- Born: 2 March 1833 Howdon Pans, Wallsend, Northumberland
- Died: May 1860 (aged 27) Bay of Bengal
- Allegiance: United Kingdom
- Unit: Indian Naval Brigade
- Conflicts: Indian Mutiny
- Awards: Victoria Cross
- Other work: Sailor

= George Bell Chicken =

Recipient of the Victoria Cross

George Bell Chicken VC (2 March 1833 – May 1860) was a British sailor and a recipient of the Victoria Cross, the highest award for gallantry in the face of the enemy that can be awarded to British and Commonwealth forces. He was one of only five civilians to be awarded the VC, and was awarded the medal for actions while serving ashore as a volunteer in the Indian Naval Brigade during the Indian Mutiny in 1858. In 1860, he returned to sea, and died while in command of schooner Emily which was lost in a storm in the Bay of Bengal.

==Early life and Victoria Cross==
Chicken was born on either 2 or 6 March 1833 at either Howdon Pans, Wallsend, Northumberland, or Bishopswearmouth, Durham. He was the son of George Chicken and his wife, Elizabeth (née Bell). During the Indian Mutiny, Chicken volunteered for service as a civilian, and on 31 July 1858, he was taken on strength at HMS Calcutta. As an acting-master, he served several months at Fort William, India, before being assigned to No. 3 Detachment of the Indian Naval Brigade. He deployed with them to Jagdispur, in Bengal, to provide artillery support.

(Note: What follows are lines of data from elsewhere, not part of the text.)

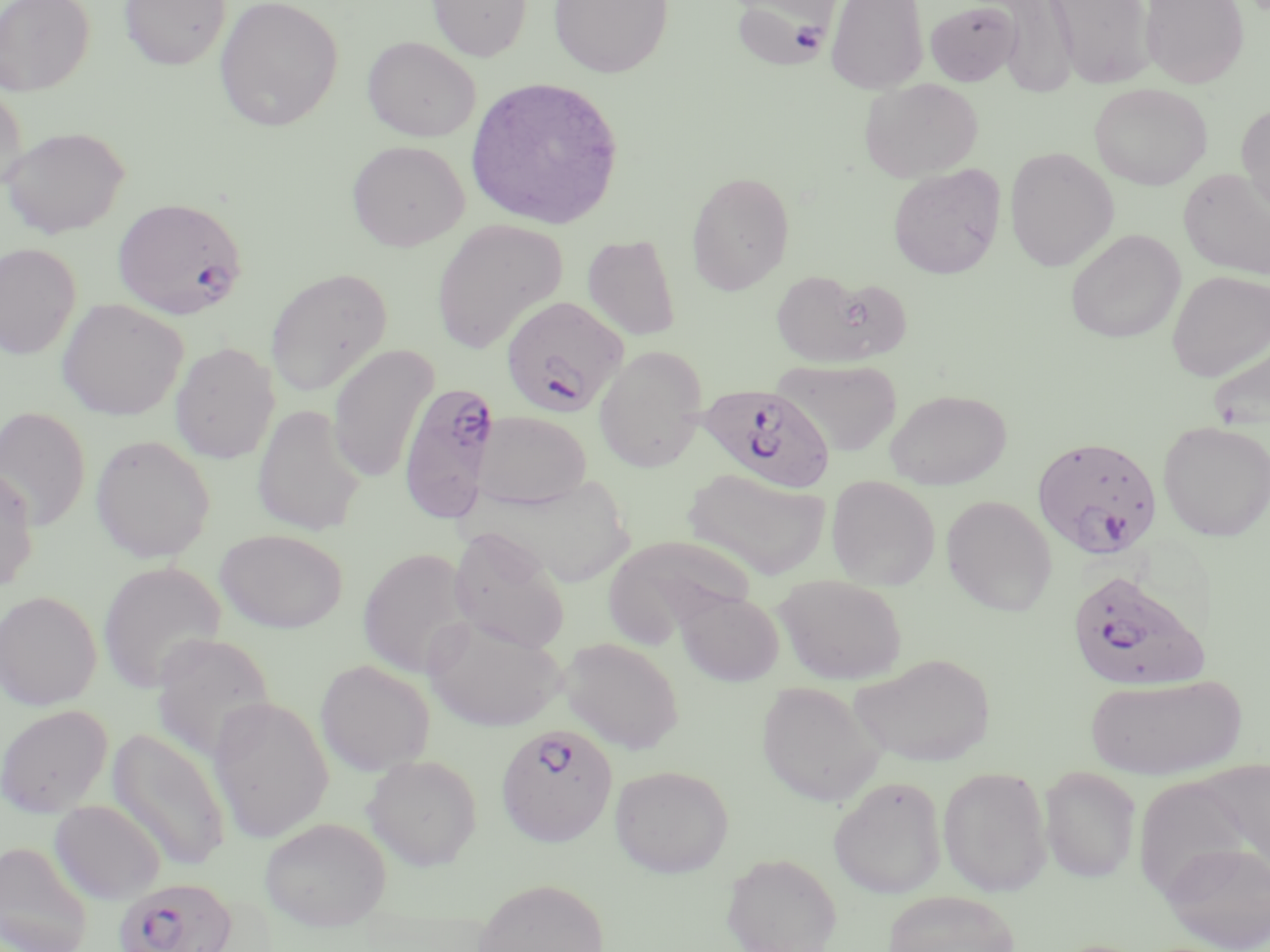
{
  "plasmodium_falciparum_infected_red_blood_cell_locations": "approximate bounding boxes as (x1, y1, x2, y2) in pixels: (731, 0, 836, 71), (113, 197, 248, 320), (501, 295, 628, 417), (397, 381, 500, 523), (699, 383, 836, 493), (1035, 435, 1165, 558), (1067, 570, 1208, 692), (495, 723, 617, 848), (113, 876, 238, 952)",
  "slide_level_diagnosis": "Plasmodium falciparum",
  "preparation": "thin blood smear",
  "magnification": "1000x",
  "field_of_view": "single",
  "modality": "light microscopy",
  "stain": "May-Grünwald-Giemsa",
  "image_size": "1270×952 pixels",
  "uninfected_red_blood_cell_locations": "approximate bounding boxes as (x1, y1, x2, y2) in pixels: (0, 0, 94, 95), (119, 0, 230, 69), (215, 0, 343, 131), (427, 0, 532, 61), (548, 0, 673, 78), (826, 0, 929, 94), (1048, 0, 1155, 88), (1140, 0, 1249, 88), (924, 1, 1022, 86), (996, 1, 1079, 98), (363, 36, 481, 142), (464, 76, 624, 230), (860, 78, 984, 181), (0, 81, 27, 193), (1088, 83, 1212, 190), (1236, 102, 1270, 218), (1, 126, 129, 238), (347, 140, 469, 251), (1004, 147, 1118, 271), (888, 164, 1006, 279), (1179, 167, 1270, 280), (686, 171, 795, 295), (431, 220, 568, 354), (1065, 229, 1185, 343), (582, 234, 682, 341), (0, 242, 82, 360), (264, 268, 393, 397), (770, 268, 900, 367), (1166, 270, 1269, 382), (57, 298, 188, 420), (1207, 336, 1270, 434), (169, 341, 280, 463), (327, 344, 438, 484), (593, 346, 708, 473), (776, 359, 902, 457), (885, 389, 1012, 490), (251, 404, 366, 537), (0, 407, 90, 531), (474, 410, 591, 510), (1157, 420, 1270, 541), (90, 434, 215, 563), (0, 466, 38, 593), (682, 468, 833, 582), (484, 474, 637, 589), (826, 476, 940, 590), (941, 495, 1057, 616), (448, 527, 570, 653), (215, 529, 348, 634), (602, 535, 755, 646), (357, 547, 476, 679), (97, 560, 227, 695), (775, 574, 907, 685), (0, 590, 102, 710), (675, 590, 784, 686), (422, 614, 566, 732), (151, 633, 276, 763), (559, 637, 684, 754), (850, 653, 997, 767), (315, 659, 436, 776), (1085, 673, 1247, 779), (756, 681, 886, 806), (208, 696, 334, 844), (0, 704, 113, 817), (107, 728, 232, 873), (363, 753, 482, 870), (610, 764, 734, 878), (938, 766, 1052, 897), (1039, 766, 1142, 883), (828, 775, 946, 899), (50, 800, 166, 904), (259, 816, 392, 932), (0, 840, 93, 952), (1161, 842, 1270, 951), (720, 852, 842, 952), (470, 877, 610, 952), (882, 890, 1020, 952)"
}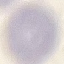

result = negative for malaria parasites
stain = Giemsa
image type = automatically extracted cell patch, resized to 64 × 64 pixels
preparation = thin blood smear
capture = smartphone through the microscope eyepieceLocate every malaria parasite.
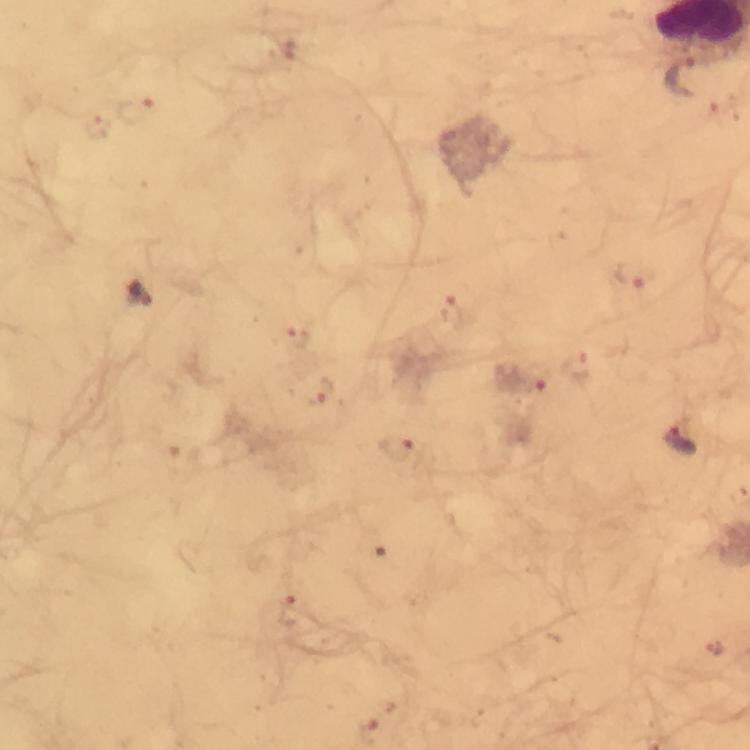
Approximate centers as (x, y) in pixels.
Malaria parasites: (683, 73), (138, 109), (633, 274), (144, 296), (453, 313), (298, 334), (522, 389), (322, 390), (681, 440), (397, 446), (290, 613), (716, 648).

magnification: 100x
cropped_from: one field of view
capture: smartphone photograph through a microscope
stain: Giemsa
image_size: 750×750 pixels
preparation: thick blood smear
immersion_oil: used
context: from a malaria diagnostic workup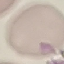
malaria status = uninfected
image type = cell patch, automatically extracted from a larger field of view and resized to 64 × 64 pixels
capture = smartphone camera at the microscope eyepiece
preparation = thin blood film
stain = Giemsa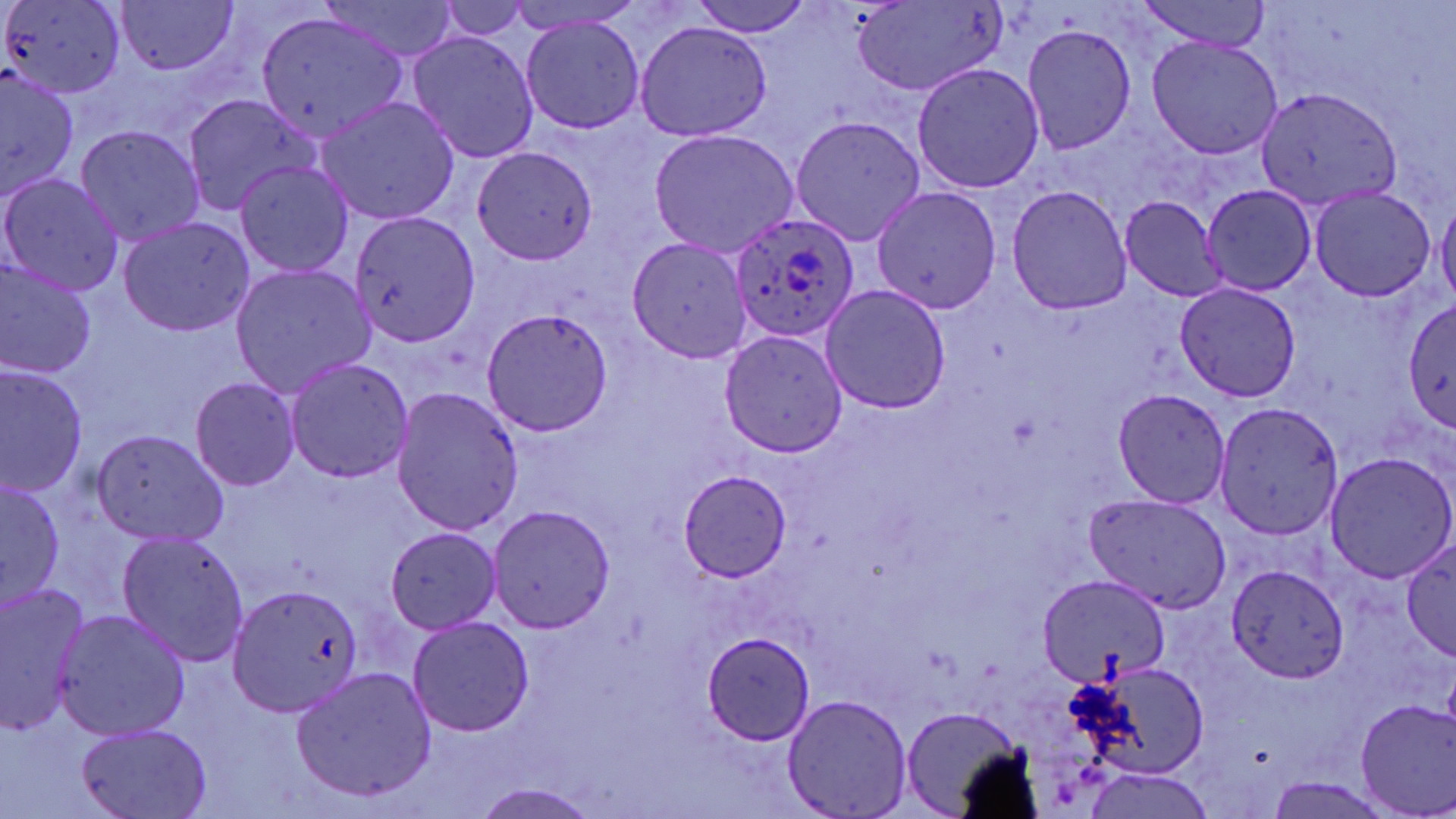

Summary:
  - Coordinate format: approximate bounding boxes as named x1/y1/x2/y2 corners in pixels
  - Uninfected red blood cell locations: (x1=113, y1=0, x2=239, y2=77), (x1=433, y1=0, x2=541, y2=43), (x1=687, y1=0, x2=817, y2=37), (x1=848, y1=0, x2=1009, y2=98), (x1=1132, y1=0, x2=1279, y2=48), (x1=1, y1=1, x2=126, y2=102), (x1=323, y1=1, x2=459, y2=61), (x1=257, y1=9, x2=417, y2=142), (x1=520, y1=15, x2=646, y2=135), (x1=634, y1=21, x2=772, y2=142), (x1=1019, y1=22, x2=1138, y2=157), (x1=406, y1=29, x2=541, y2=165), (x1=1145, y1=33, x2=1282, y2=161), (x1=910, y1=61, x2=1045, y2=194), (x1=0, y1=68, x2=81, y2=197), (x1=1254, y1=85, x2=1399, y2=209), (x1=179, y1=92, x2=319, y2=216), (x1=314, y1=95, x2=460, y2=227), (x1=789, y1=114, x2=927, y2=246), (x1=70, y1=123, x2=206, y2=247), (x1=647, y1=126, x2=801, y2=258), (x1=470, y1=145, x2=595, y2=264), (x1=233, y1=158, x2=355, y2=280), (x1=0, y1=169, x2=124, y2=297), (x1=870, y1=184, x2=1002, y2=317), (x1=1004, y1=184, x2=1134, y2=317), (x1=1201, y1=184, x2=1317, y2=296), (x1=1305, y1=184, x2=1437, y2=303), (x1=1435, y1=194, x2=1456, y2=308), (x1=1120, y1=195, x2=1228, y2=304), (x1=346, y1=209, x2=482, y2=347), (x1=115, y1=215, x2=257, y2=337), (x1=624, y1=236, x2=751, y2=362), (x1=0, y1=256, x2=98, y2=381), (x1=227, y1=262, x2=378, y2=394), (x1=1174, y1=280, x2=1304, y2=405), (x1=819, y1=283, x2=952, y2=415), (x1=1404, y1=298, x2=1456, y2=435), (x1=480, y1=309, x2=615, y2=438), (x1=717, y1=327, x2=847, y2=459), (x1=282, y1=355, x2=414, y2=485), (x1=0, y1=361, x2=90, y2=500), (x1=187, y1=376, x2=301, y2=491), (x1=389, y1=385, x2=522, y2=538), (x1=1112, y1=386, x2=1235, y2=508), (x1=1215, y1=402, x2=1346, y2=543), (x1=88, y1=426, x2=231, y2=549), (x1=1323, y1=451, x2=1456, y2=583), (x1=670, y1=468, x2=796, y2=585), (x1=0, y1=474, x2=68, y2=613), (x1=1081, y1=491, x2=1232, y2=612), (x1=488, y1=504, x2=616, y2=634), (x1=386, y1=524, x2=505, y2=637), (x1=116, y1=528, x2=252, y2=667), (x1=1399, y1=539, x2=1456, y2=663), (x1=1225, y1=564, x2=1351, y2=684), (x1=1036, y1=575, x2=1170, y2=686), (x1=0, y1=578, x2=90, y2=736), (x1=226, y1=584, x2=367, y2=720), (x1=53, y1=608, x2=189, y2=743), (x1=405, y1=614, x2=537, y2=736), (x1=702, y1=632, x2=818, y2=745), (x1=1078, y1=657, x2=1213, y2=784), (x1=292, y1=666, x2=440, y2=803), (x1=780, y1=694, x2=913, y2=819), (x1=1354, y1=697, x2=1456, y2=818), (x1=899, y1=704, x2=1036, y2=816), (x1=73, y1=722, x2=214, y2=819), (x1=1086, y1=764, x2=1212, y2=817), (x1=469, y1=783, x2=600, y2=819)
  - Plasmodium ovale-infected red blood cell locations: (x1=725, y1=209, x2=861, y2=346)
  - Slide-level diagnosis: Plasmodium ovale
  - Modality: light microscopy
  - Stain: May-Grünwald-Giemsa
  - Field of view: single
  - Magnification: 1000x
  - Preparation: thin blood smear
  - Image size: 1456×819 pixels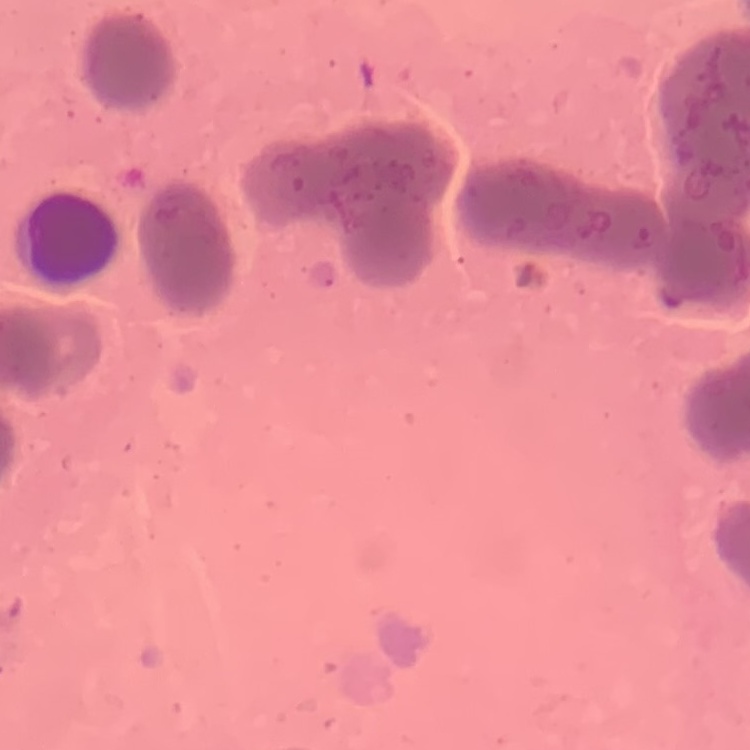
red blood cell morphology = rouleaux formation
stain = Field's or Giemsa
preparation = thin peripheral smear
image type = square crop of a larger photomicrograph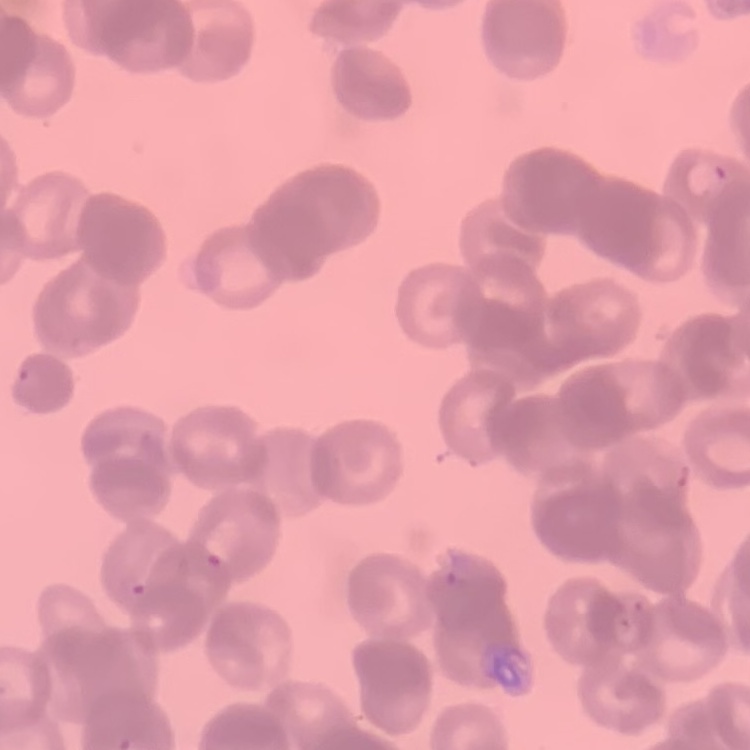
{
  "red_blood_cell_morphology": "rouleaux formation",
  "preparation": "thin blood film",
  "stain": "Field's or Giemsa",
  "image_type": "square crop of a larger photomicrograph"
}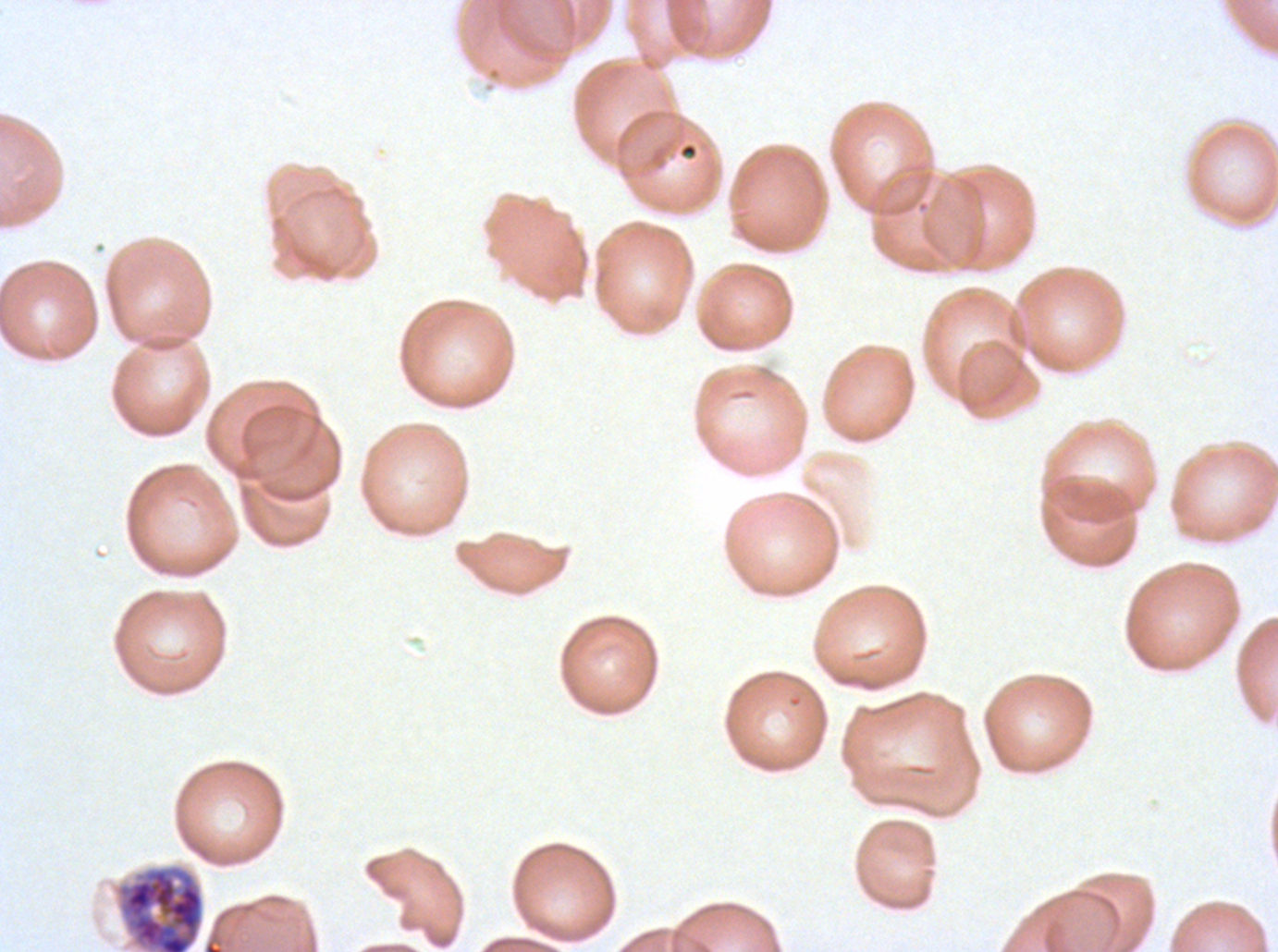

Approximate bounding boxes as [x1, y1, x2, y2] in pixels.
Summary:
  - Early schizont locations: [116, 864, 204, 951]
  - Stain: Giemsa
  - Preparation: thin blood film
  - Image size: 1278×952 pixels
  - Field of view: one sub-image of a larger composite
  - Specimen: ex-vivo Plasmodium falciparum culture from a patient in The Gambia, grown for 24 to 48 hours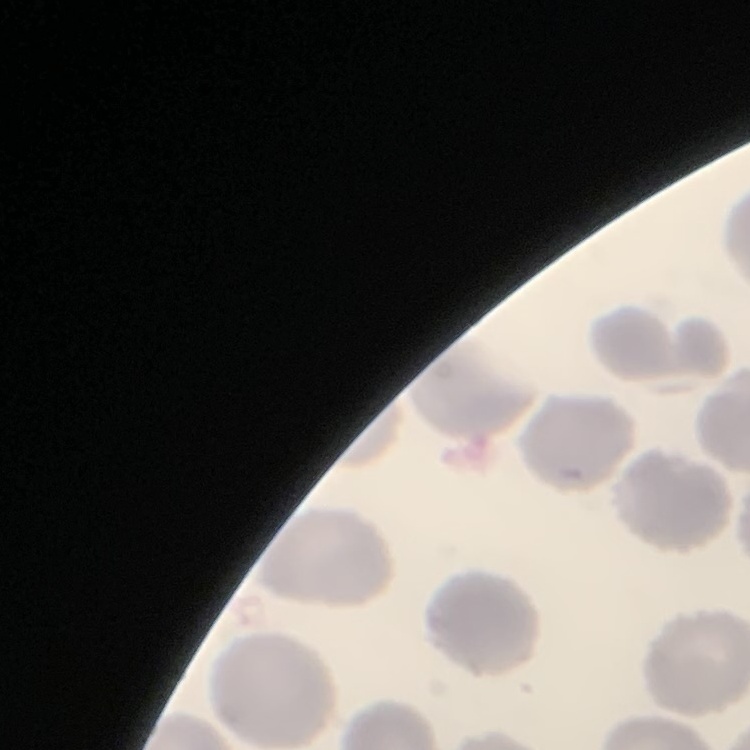
Summary:
  - Erythrocyte morphology: no rouleaux formation
  - Preparation: thin peripheral smear
  - Image type: one tile cut from a larger photomicrograph
  - Stain: Field's or Giemsa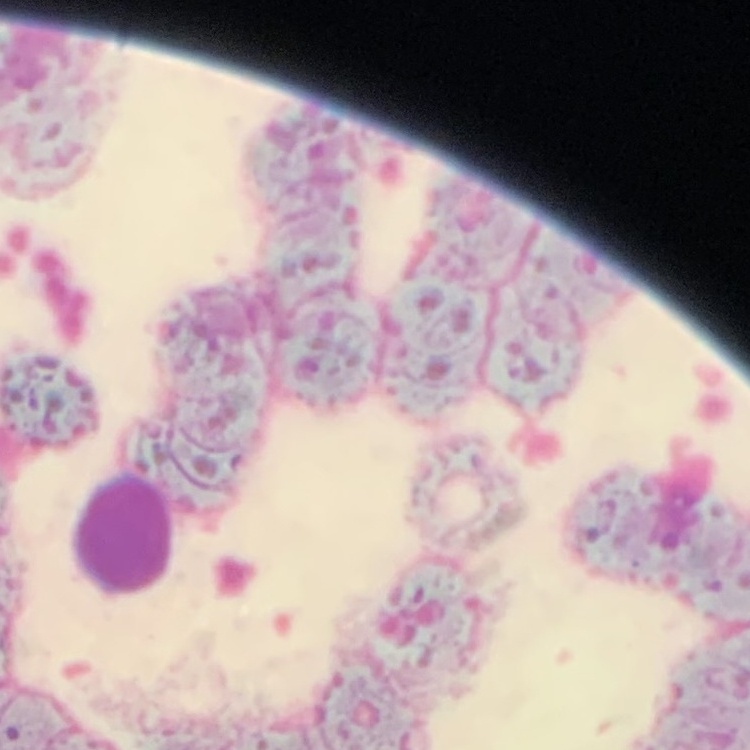

Summary:
  - Erythrocyte morphology: rouleaux formation
  - Image type: square crop of a larger photomicrograph
  - Preparation: thin blood smear
  - Stain: Field's or GiemsaName the parasite shown.
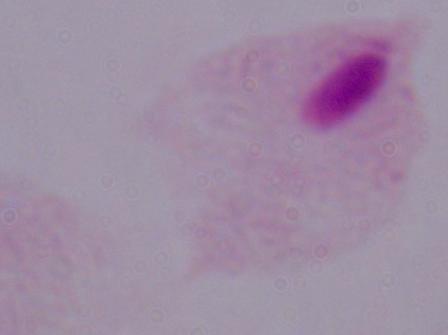
A trichomonad.

Summary:
  - Modality: micrograph
  - Magnification: 1000x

He was 25 years old when fighting in the action that resulted in his being awarded the VC. On 27 September 1858, at Suhejnee (Sahejani), near Peroo, Bengal, Chicken was attached to a party of cavalry from the Bengal Military Police Battalion, commanded by Lieutenant Charles George Baker, and accompanied by a detachment of the 3rd Sikh Irregular Cavalry commanded by Lieutenant William Edward Delves Broughton. They routed a force of about 700 mutineers and in the pursuit which followed, Chicken forged ahead and charged into the middle of about 20 mutineers, killing five before he was forced off his horse and injured, sustaining severe wounds to his left wrist and left shoulder joints. He would have been killed if four of his fellow troopers had not arrived and rescued him.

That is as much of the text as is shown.